• Concert Chostakovitch et Schnittke à la Halle aux Toiles (pour l'Opéra de Rouen)

                Attente habituelle en haut de l’escalier avant d’entrer dans ce qui sert de salle de concert à la Halle aux Toiles où, ce mercredi soir, l’Opéra de Rouen programme de la musique dite de chambre. La bande des vieilles et vieux mélomanes s’agglutine autour de moi et la conversation roule sur Giovanna d’Arco, la Jeanne d’Arc de Verdi, dont la mise en scène en amuse plus d’un(e) :

                -C’était tout à fait Puy du Fou, dit l’une.
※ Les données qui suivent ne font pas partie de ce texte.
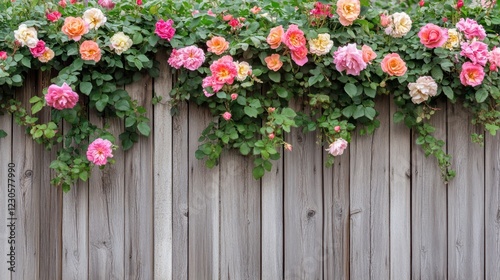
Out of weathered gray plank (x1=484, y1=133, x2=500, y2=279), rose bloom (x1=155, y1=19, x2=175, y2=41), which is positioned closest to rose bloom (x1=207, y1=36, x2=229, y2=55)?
rose bloom (x1=155, y1=19, x2=175, y2=41)

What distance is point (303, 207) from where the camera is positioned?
2.19 meters

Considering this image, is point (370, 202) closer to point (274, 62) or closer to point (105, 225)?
point (274, 62)

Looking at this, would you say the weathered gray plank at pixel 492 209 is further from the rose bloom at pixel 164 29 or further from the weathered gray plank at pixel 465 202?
the rose bloom at pixel 164 29

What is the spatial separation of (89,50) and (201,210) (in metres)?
0.78

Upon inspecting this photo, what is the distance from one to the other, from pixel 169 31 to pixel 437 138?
3.93 ft

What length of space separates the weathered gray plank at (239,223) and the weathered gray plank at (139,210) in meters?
0.30

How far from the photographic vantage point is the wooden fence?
2.16m

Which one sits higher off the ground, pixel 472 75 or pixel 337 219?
pixel 472 75

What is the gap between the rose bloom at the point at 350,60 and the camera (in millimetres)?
1961

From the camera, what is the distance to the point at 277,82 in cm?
210

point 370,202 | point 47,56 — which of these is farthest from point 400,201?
point 47,56

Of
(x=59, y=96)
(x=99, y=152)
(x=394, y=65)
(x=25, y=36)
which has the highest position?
(x=25, y=36)

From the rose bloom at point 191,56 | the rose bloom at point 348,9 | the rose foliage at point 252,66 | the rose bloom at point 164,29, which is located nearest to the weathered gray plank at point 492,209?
the rose foliage at point 252,66

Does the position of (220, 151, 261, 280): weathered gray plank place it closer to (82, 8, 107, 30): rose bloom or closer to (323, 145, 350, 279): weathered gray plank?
(323, 145, 350, 279): weathered gray plank
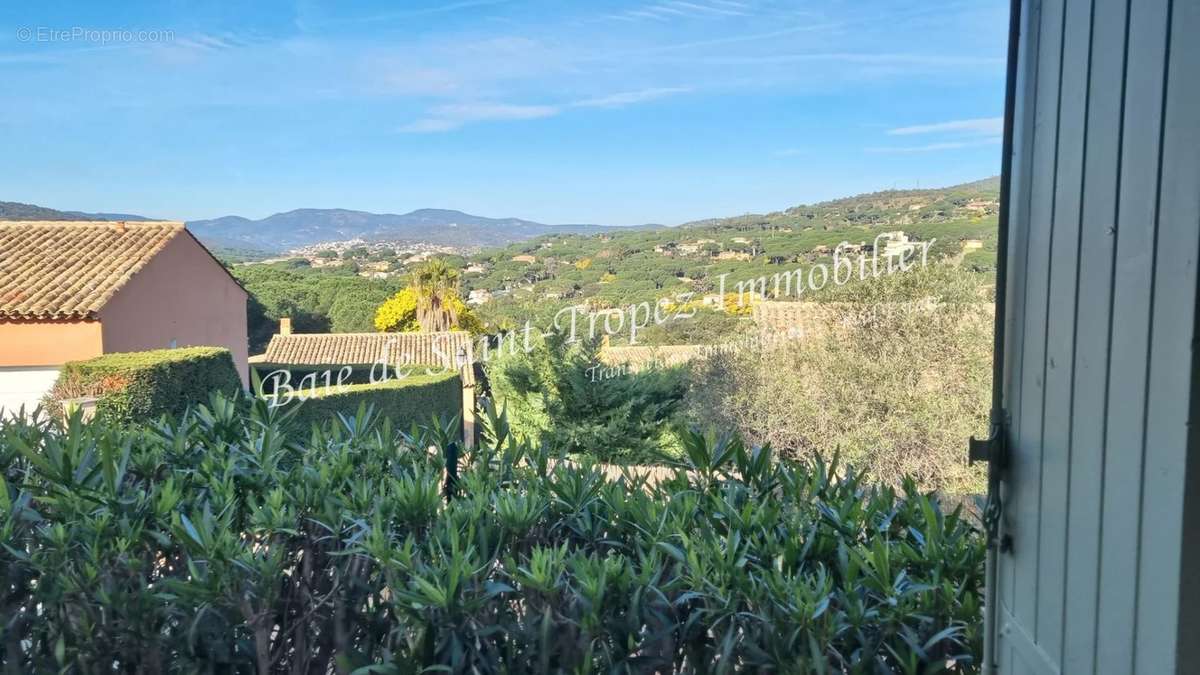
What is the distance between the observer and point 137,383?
31.1ft

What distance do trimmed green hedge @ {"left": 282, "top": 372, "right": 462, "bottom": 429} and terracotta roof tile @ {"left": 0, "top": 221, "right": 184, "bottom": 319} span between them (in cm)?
386

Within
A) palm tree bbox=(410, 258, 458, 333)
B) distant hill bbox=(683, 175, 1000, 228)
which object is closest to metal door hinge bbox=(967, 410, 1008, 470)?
distant hill bbox=(683, 175, 1000, 228)

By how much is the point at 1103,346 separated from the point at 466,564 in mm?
1163

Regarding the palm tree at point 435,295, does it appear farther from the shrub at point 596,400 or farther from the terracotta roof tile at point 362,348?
the shrub at point 596,400

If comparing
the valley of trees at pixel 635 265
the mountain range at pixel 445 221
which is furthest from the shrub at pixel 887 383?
the mountain range at pixel 445 221

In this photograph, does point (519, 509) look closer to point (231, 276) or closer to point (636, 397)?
point (636, 397)

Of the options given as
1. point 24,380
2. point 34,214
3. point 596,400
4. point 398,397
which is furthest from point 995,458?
point 34,214

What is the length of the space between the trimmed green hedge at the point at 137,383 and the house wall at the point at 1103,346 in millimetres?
9284

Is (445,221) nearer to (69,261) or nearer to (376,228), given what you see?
(376,228)

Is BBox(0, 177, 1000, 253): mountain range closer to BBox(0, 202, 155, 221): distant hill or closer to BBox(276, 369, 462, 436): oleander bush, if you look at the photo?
BBox(0, 202, 155, 221): distant hill

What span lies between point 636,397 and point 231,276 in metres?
11.5

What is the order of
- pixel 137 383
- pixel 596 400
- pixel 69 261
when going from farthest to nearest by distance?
pixel 69 261
pixel 596 400
pixel 137 383

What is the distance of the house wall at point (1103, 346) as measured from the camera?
2.07ft

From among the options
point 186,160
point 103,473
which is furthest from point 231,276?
point 186,160
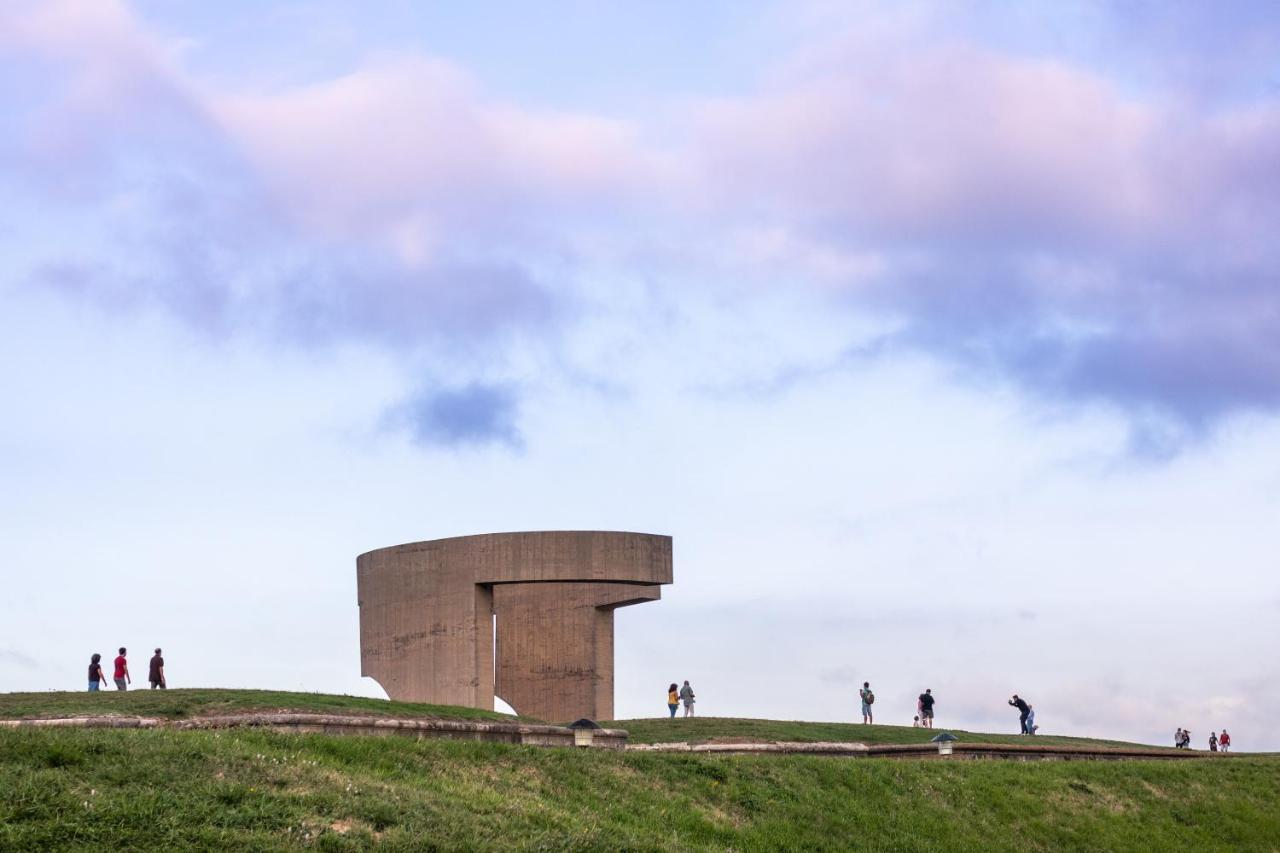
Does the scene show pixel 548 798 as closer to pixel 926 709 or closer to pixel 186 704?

                -Ah, moi ça m’a fait penser à Thierry la Fronde, dit un autre.

                -Moi, ce qui m’énerve c’est que je n’ai pas vu le cochon annoncé sur le programme, se plaint un troisième (je ne suis donc pas le seul à ne pas avoir vu le porcin.).

                -Ah, le cochon, je sais tout, se vante un bien renseigné. Il était là aux répétitions mais on n’a pas voulu de lui parce qu’il grognait tout le temps.

                -Et ces gens qui ont lancé des roses sur la scène à la fin, dimanche après-midi (c’est vrai, j’ai oublié d’en parler), ça fait un peu dix-neuvième siècle, non ?

                -Oui, conclut une dernière, c’était un opéra pour ce vieux théâtre à Grand-Quevilly, comment s’appelle-t-il déjà, ah oui, Charles Dullin.

                Les portes s‘ouvrent, toute la bande s’engouffre et selon une technique bien rodée accapare les meilleures places. Je me case au deuxième rang côté piano. Aujourd’hui, c’est musique russe, soviétique même.

                Le premier Trio pour violon, violoncelle et piano de Dimitri Chostakovitch ouvre la soirée. Le pianiste, Raphaël Drouin, dit quelques mots, rappelant que ce trio est l’œuvre d’un musicien de dix-sept ans :

                -Je vais vous dire un secret que m’a confié madame Chostakovitch que j’ai eu la chance de rencontrer. Quand elle a retrouvé la partition de ce trio en mil neuf cent quatre-vingt-deux, les vingt dernières mesures étaient illisibles. On a donc fait appel à d’anciens élèves de Chostakovitch pour les réécrire.

                C’est un trio ardent et enjoué, dédié par le jeune Chostakovitch à son amoureuse d’alors, à l’époque où il accompagnait au piano les films muets dans un cinéma

                Le Quintette pour piano d’Alfred Schnittke prend la suite. Celui-ci, né de parents allemands ayant émigré en Union Soviétique, s’est fait connaître par ses musiques de film écrites parallèlement à des compostions dites classiques. Son Quintette pour piano, composé pour la mort de sa mère, est joué par les chambristes de l’Opéra de Rouen accompagné(e)s du pianiste Christian Erbslöh. C’est une musique austère qui bien vite m’ennuie. J’ai l’œil sur la partition et il me tarde que la tourneuse de pages en soit à la dernière.

                Pour finir, c’est le second Trio pour violon, violoncelle et piano de Chostakovitch, composé en mil neuf cent quarante-quatre après la mort d’un ami. Rien de triste. Raphaël Drouin, de nouveau au piano, joue cela sans partition. Je lis sur le programme qu’il est doué d’une mémoire prodigieuse et qu’il peut jouer ainsi, par cœur, pas moins de quatre-vingts œuvres de musique de chambre.

                Je découvre aussi que ce jeune homme n’est pas seulement très doué, il est également éclectique, bien investi dans la musique dite de variété : arrangeur pour Jean Guidoni, accompagnateur pour Hauchecorne, réalisateur d’un remix de Ding, dang, dong des Rita Mitsouko, et cætera. Quelqu’un de bien intéressant donc.

                En définitive, c’est une bonne soirée, d’autant que les violonistes (Teona Kharadze et Elena Pease) et l’altiste (Stéphanie Lalizet) ne sont pas seulement musiciennes talentueuses mais également bien agréables à regarder

                Je quitte cette Halle aux Toiles trop chauffée, slalomant parmi le public rouennais de musique de chambre dont la moyenne d’âge doit être dans les soixante, soixante-cinq ans, Peu de toux ce soir, on semble en bonne forme physique en ce début d’automne deux mille huit.